> **Instruction**
Could you convert the records, from the line with "Considering" through the end of the records, into a Markdown table with the columns "Row" and "Entry", numbering each line and skipping blank ones?
==== Records to process
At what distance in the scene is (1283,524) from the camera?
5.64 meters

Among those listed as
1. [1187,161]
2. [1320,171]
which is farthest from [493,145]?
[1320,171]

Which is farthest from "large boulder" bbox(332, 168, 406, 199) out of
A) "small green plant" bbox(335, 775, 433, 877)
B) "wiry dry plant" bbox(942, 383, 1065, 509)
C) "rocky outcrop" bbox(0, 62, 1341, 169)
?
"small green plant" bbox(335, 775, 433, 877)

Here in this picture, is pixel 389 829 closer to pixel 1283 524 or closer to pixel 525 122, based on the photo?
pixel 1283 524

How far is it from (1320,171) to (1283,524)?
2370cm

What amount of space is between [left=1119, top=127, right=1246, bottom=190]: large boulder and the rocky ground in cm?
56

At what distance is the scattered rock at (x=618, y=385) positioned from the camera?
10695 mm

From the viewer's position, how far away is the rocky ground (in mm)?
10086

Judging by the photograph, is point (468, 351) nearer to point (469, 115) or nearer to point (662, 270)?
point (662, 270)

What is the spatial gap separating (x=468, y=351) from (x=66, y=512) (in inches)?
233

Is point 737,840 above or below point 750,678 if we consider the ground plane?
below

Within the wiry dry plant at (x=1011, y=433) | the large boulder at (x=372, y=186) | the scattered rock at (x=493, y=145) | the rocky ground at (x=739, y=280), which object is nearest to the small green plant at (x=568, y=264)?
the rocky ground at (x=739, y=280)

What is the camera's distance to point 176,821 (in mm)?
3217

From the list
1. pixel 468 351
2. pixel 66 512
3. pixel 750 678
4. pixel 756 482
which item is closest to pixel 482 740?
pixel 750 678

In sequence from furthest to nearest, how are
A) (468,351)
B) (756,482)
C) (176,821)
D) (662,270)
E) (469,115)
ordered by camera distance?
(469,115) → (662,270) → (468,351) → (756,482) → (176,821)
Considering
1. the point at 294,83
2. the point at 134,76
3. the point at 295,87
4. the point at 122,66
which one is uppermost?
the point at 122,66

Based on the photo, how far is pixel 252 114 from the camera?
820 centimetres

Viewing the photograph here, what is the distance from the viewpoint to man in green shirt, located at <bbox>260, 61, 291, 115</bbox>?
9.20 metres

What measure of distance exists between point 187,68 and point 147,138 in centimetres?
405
========
> **Finished exercise**
| Row | Entry |
|---|---|
| 1 | Considering |
| 2 | 1. the point at 294,83 |
| 3 | 2. the point at 134,76 |
| 4 | 3. the point at 295,87 |
| 5 | 4. the point at 122,66 |
| 6 | which one is uppermost? |
| 7 | the point at 122,66 |
| 8 | Based on the photo, how far is pixel 252 114 from the camera? |
| 9 | 820 centimetres |
| 10 | Viewing the photograph here, what is the distance from the viewpoint to man in green shirt, located at <bbox>260, 61, 291, 115</bbox>? |
| 11 | 9.20 metres |
| 12 | What measure of distance exists between point 187,68 and point 147,138 in centimetres? |
| 13 | 405 |